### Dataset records

* * * * * * *

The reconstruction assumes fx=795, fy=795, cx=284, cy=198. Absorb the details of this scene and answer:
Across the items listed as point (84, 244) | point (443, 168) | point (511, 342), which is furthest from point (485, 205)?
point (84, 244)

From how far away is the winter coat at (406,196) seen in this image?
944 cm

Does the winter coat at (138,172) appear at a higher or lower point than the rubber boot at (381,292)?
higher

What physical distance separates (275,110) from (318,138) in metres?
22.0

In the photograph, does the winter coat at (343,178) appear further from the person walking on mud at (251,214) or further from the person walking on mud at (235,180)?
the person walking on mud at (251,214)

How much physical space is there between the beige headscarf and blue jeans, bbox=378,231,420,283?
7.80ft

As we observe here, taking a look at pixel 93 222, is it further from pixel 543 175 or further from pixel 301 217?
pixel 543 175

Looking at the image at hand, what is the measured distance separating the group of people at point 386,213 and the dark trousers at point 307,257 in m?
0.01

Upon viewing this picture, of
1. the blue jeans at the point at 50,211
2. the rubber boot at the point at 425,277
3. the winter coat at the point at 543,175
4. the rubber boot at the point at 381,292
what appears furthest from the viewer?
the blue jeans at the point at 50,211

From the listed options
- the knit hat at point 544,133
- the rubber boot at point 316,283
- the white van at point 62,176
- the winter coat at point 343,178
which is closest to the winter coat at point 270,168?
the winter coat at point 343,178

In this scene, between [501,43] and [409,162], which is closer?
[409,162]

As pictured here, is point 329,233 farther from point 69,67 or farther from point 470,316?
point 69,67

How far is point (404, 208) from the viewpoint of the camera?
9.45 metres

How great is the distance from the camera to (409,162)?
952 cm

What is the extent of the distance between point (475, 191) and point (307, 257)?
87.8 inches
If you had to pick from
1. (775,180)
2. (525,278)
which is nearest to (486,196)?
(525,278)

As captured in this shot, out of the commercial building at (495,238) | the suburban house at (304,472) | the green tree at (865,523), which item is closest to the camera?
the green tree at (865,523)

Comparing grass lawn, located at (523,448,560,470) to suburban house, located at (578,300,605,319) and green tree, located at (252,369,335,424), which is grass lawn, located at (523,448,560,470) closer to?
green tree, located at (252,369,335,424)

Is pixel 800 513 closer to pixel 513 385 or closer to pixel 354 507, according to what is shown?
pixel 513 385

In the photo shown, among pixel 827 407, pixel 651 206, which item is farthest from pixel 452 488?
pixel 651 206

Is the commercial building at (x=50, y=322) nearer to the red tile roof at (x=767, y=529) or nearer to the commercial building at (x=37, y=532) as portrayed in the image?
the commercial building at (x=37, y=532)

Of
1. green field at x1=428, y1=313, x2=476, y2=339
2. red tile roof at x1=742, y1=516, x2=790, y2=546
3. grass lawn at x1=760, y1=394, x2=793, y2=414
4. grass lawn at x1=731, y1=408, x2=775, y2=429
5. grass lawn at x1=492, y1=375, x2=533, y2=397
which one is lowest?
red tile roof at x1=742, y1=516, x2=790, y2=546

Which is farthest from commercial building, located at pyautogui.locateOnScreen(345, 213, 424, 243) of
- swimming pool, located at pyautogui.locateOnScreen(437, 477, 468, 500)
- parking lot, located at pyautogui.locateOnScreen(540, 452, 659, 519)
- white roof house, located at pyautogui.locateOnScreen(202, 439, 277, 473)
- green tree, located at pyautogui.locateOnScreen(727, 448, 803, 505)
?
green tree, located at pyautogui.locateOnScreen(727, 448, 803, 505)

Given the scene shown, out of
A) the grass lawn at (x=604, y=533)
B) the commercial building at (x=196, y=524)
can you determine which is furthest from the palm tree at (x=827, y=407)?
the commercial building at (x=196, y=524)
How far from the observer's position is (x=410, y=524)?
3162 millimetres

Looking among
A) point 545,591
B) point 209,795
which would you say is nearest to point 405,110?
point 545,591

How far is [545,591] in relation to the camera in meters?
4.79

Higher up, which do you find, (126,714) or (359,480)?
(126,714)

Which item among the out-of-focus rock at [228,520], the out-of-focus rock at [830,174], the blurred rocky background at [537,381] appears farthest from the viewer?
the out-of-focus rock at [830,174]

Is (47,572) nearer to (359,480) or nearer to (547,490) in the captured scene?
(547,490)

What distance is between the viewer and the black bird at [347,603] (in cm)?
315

* * * * * * *

### What you have to do
Produce an exact copy of every entry above.

### Solution to this task
The reconstruction assumes fx=795, fy=795, cx=284, cy=198. Absorb the details of this scene and answer:
Across the items listed as point (84, 244) | point (443, 168) | point (511, 342), which is furthest from point (485, 205)?
point (84, 244)

From how far away is the winter coat at (406,196) seen in this image?
944 cm

Does the winter coat at (138,172) appear at a higher or lower point than the rubber boot at (381,292)?
higher

What physical distance separates (275,110) from (318,138) in metres?
22.0

In the photograph, does the winter coat at (343,178) appear further from the person walking on mud at (251,214) or further from the person walking on mud at (235,180)?
the person walking on mud at (251,214)

How much physical space is there between the beige headscarf and blue jeans, bbox=378,231,420,283?
7.80ft

As we observe here, taking a look at pixel 93 222, is it further from pixel 543 175 or further from pixel 301 217?
pixel 543 175

Looking at the image at hand, what is the measured distance separating the group of people at point 386,213 and the dark trousers at point 307,257 in m?
0.01

Upon viewing this picture, of
1. the blue jeans at the point at 50,211
2. the rubber boot at the point at 425,277
3. the winter coat at the point at 543,175
4. the rubber boot at the point at 381,292
what appears furthest from the viewer?
the blue jeans at the point at 50,211

From the listed options
- the knit hat at point 544,133
- the rubber boot at point 316,283
- the white van at point 62,176
- the winter coat at point 343,178
which is closest to the winter coat at point 270,168?
the winter coat at point 343,178

In this scene, between [501,43] and [409,162], which is closer?
[409,162]

As pictured here, is point 329,233 farther from point 69,67 or farther from point 470,316?
point 69,67

How far is point (404, 208) from the viewpoint of the camera?
9.45 metres

How great is the distance from the camera to (409,162)?
952 cm

What is the extent of the distance between point (475, 191) and point (307, 257)?
87.8 inches
If you had to pick from
1. (775,180)
2. (525,278)
which is nearest to (486,196)?
(525,278)

As captured in this shot, out of the commercial building at (495,238) | the suburban house at (304,472) | the green tree at (865,523), which item is closest to the camera?
the green tree at (865,523)

Comparing grass lawn, located at (523,448,560,470) to suburban house, located at (578,300,605,319) and green tree, located at (252,369,335,424), which is grass lawn, located at (523,448,560,470) closer to?
green tree, located at (252,369,335,424)

Is pixel 800 513 closer to pixel 513 385 or closer to pixel 354 507, according to what is shown?
pixel 513 385

In the photo shown, among pixel 827 407, pixel 651 206, which item is farthest from pixel 452 488?
pixel 651 206

Is the commercial building at (x=50, y=322) nearer to the red tile roof at (x=767, y=529) or nearer to the commercial building at (x=37, y=532) as portrayed in the image?
the commercial building at (x=37, y=532)

Of
1. green field at x1=428, y1=313, x2=476, y2=339
2. red tile roof at x1=742, y1=516, x2=790, y2=546
3. grass lawn at x1=760, y1=394, x2=793, y2=414
4. grass lawn at x1=731, y1=408, x2=775, y2=429
5. grass lawn at x1=492, y1=375, x2=533, y2=397
which one is lowest?
red tile roof at x1=742, y1=516, x2=790, y2=546

Which is farthest from commercial building, located at pyautogui.locateOnScreen(345, 213, 424, 243) of
- swimming pool, located at pyautogui.locateOnScreen(437, 477, 468, 500)
- parking lot, located at pyautogui.locateOnScreen(540, 452, 659, 519)
- white roof house, located at pyautogui.locateOnScreen(202, 439, 277, 473)
- green tree, located at pyautogui.locateOnScreen(727, 448, 803, 505)
?
green tree, located at pyautogui.locateOnScreen(727, 448, 803, 505)

Given the scene shown, out of
A) the grass lawn at (x=604, y=533)
B) the commercial building at (x=196, y=524)
can you determine which is furthest from the palm tree at (x=827, y=407)?
the commercial building at (x=196, y=524)
How far from the observer's position is (x=410, y=524)?
3162 millimetres

Looking among
A) point 545,591
B) point 209,795
which would you say is nearest to point 405,110?
point 545,591

How far is [545,591] in relation to the camera in meters?
4.79

Higher up, which do you find, (126,714) or (359,480)?
(126,714)

Which item among the out-of-focus rock at [228,520], the out-of-focus rock at [830,174], the blurred rocky background at [537,381] appears farthest from the viewer?
the out-of-focus rock at [830,174]

Is (47,572) nearer to (359,480) or nearer to (547,490) in the captured scene?
(547,490)

What distance is between the viewer and the black bird at [347,603] (in cm)?
315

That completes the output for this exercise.